‘In a relationship, when does the art of compromise become compromising?’ Thus spoke Carrie Bradshaw. Such knowledge suggests that I have passed her tipping point; my compromises have compromised me. But, then again, one can’t dissent from Robert Louis Stevenson’s view that ‘compromise is the best and cheapest lawyer’, especially when it comes to relationships. There are worse fates than having to do the washing-up occasionally to a backing of unwanted telly.
Yesterday evening, I had hoped to watch highlights of England’s humiliation at the hands of the South African cricket team, but, alas, was forced to settle for Eastenders. Such is life. In fact, Eastenders wasn’t all that bad. It certainly wasn’t dull. An daringly young woman spent the whole episode giving birth in a chippie. No-one thought to trouble the NHS, and the shop manager was happy to banish his customers to accommodate the nativity. This was good business: I didn’t enjoy my fish and chips amid the ear-splitting depiction of labour. In between screams, the new mother’s downtrodden 53-year-old grandfather overcame life’s misfortunes and London Transport to run the Olympic torch through Albert Square.
This live soap opera was strangely affecting, and it reminded me of how poor artistic and literary coverage of the Olympics has been. Good Olympics books have been few and far between, which is lamentable because there are great stories to tell of the 1908 and 1948 Olympics, even if you are bored rigid by athletics. Those events were planned and run by gentlemen amateurs; a species that is now extinct. The lack of funds ensured that democratic ideals prevailed. In 1948, athletes and assorted hangers-on were lodged in the RAF’s extensive quarters in Uxbridge. No Ozymandian temple for them.
The contrast with the present jamboree could not be starker. I was walking through Grosvenor Square the other day and was surprised to see even the trees marked with proprietary flags and logos. There is a difference between being a host and being a billet, and London has allowed itself to become a billet.
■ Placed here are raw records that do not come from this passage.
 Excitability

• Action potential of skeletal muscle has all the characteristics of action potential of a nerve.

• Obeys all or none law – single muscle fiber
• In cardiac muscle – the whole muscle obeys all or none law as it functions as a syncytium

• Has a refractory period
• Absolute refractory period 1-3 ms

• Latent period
Contrast this with the Diamond Jubilee, which, vocal republicans aside, was underscored by affection and humour. During the pop concert, Madness played Our House on top of Buckingham Palace while images of terraced houses and suburban semis were projected onto the façade of the decaying palace. Every Englishman’s home is his castle. It was an ironic demonstration of national unity; an expression of the qualities which the queen’s endless biographers insist she embodies.
The grace to accept gentle ridicule is fundamental to all institutions in democratic societies, so too adaptability. In these pages earlier this year, Robert Hardman compared the queen’s flexibility on the issue of official merchandise with the IOC’s intransigence. The palace waived the rules and the IOC enforced them, infamously so.
This is not merely about empathy, though that is important. Constitutional monarchy can subsist on mystery but it thrives on humility. This became apparent to me when walking around an exhibition of miniature royal portraits, convened by VZ Gallery (based in the arriviste enclave of Shoreditch, but using a room at the Ritz on this occasion). The miniatures and preliminary sketches were the work of Alexei Maximov, an artist at the forefront of the recent revival in Tsarist enamel painting in Russia. Back in the ‘90s, he was privately commissioned by several European royal houses, including the Windsors, to produce informal portraits. The exhibition was the first time that the work has been displayed publicly, giving those people who were interested an insight into private monarchy. It was a small and unimportant example of the general spirit of inclusion that characterised the Jubilee. However, as I write on this glorious summer’s day, the traffic outside my window is at a livid standstill, while the Olympics-only lane is wide-open.
The Jubilee seemed to be the triumph of compromise. The Olympics will (hopefully) be a great success and a source of national pride for years to come; but its smooth arrival is being compromised by an aversion to compromise.